Onun için Türkiye’ye ve Türklere bir 100 yıllık avans verildiğinden hep söz edilip durulur.
Türkler; Mustafa Kemal Atatürk önderliğinde, Sovyet Rusya’nın Kars, Ardahan, Iğdır bölgelerini ve Boğazların kontrolünün kendisine bırakılmasını talep edinceye kadar, devlet olmanın gereğini yerine getirmeye çalıştı. Ancak bu tarihten sonra ABD, Avrupa ve NATO’ya teslim olundu. Çünkü Türkiye’nin ve ordusunun Sovyet Rusya’ya karşı ne yazık ki direnecek gücü yoktu…
Bu süreçten sonra, özellikle ABD ve onu kontrol eden güçler; zaten zayıf temeller üzerine oturmuş bir Türkiye ve Türk milleti ile onun haklı olarak kutsallaştırdığı devlet ve ordu gibi kurum ve kavramları ile istediği gibi oynamaya başladı.

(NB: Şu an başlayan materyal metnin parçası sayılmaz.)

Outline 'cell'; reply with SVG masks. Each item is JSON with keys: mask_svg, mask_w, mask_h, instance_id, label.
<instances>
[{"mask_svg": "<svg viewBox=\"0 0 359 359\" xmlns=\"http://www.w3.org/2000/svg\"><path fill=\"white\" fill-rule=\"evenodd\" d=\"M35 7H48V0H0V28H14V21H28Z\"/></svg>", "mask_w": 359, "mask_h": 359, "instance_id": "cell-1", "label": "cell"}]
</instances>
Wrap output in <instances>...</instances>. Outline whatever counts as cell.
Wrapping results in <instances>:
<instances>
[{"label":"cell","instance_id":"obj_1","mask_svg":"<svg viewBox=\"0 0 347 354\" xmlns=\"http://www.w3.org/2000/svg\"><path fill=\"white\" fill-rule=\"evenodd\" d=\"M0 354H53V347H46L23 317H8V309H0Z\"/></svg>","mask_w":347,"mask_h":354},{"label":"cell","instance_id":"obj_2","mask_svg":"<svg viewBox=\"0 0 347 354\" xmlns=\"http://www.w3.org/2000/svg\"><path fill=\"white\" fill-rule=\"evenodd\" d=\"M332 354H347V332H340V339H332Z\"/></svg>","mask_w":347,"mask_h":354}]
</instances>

Türkiye’nin çok partili demokratik hayata geçtiği 1946 yılından bu yana, Türk halkının iradesine belirli yönlendirmelerle ipotek konulduğu herkesçe bilinen bir gerçektir. Hatırlarsanız, Türkiye’nin önemli kurumlarının başına seçtiği isimlerle ilgili her zaman çok büyük tartışmalar yaşanmıştır. Örneğin Cumhurbaşkanı, TBMM Başkanı, Genelkurmay Başkanı, Anayasa Mahkemesi Başkanı, Yargıtay Başkanı, MİT Müsteşarı, Rektör, TRT Genel Müdürü vs. gibi kurumların başına getirilecek kişilerle ilgili kapalı kapılar ardında büyük mücadeleler olur. Aslında bu mücadelenin kimler arasında olduğu çok karanlıktır. Bunlar kamuoyuna yansımaz ve yansısa da bir dedikodudan ibaret kalır. Örneğin ABD’den icazet almayanın başbakan olamayacağı gibi.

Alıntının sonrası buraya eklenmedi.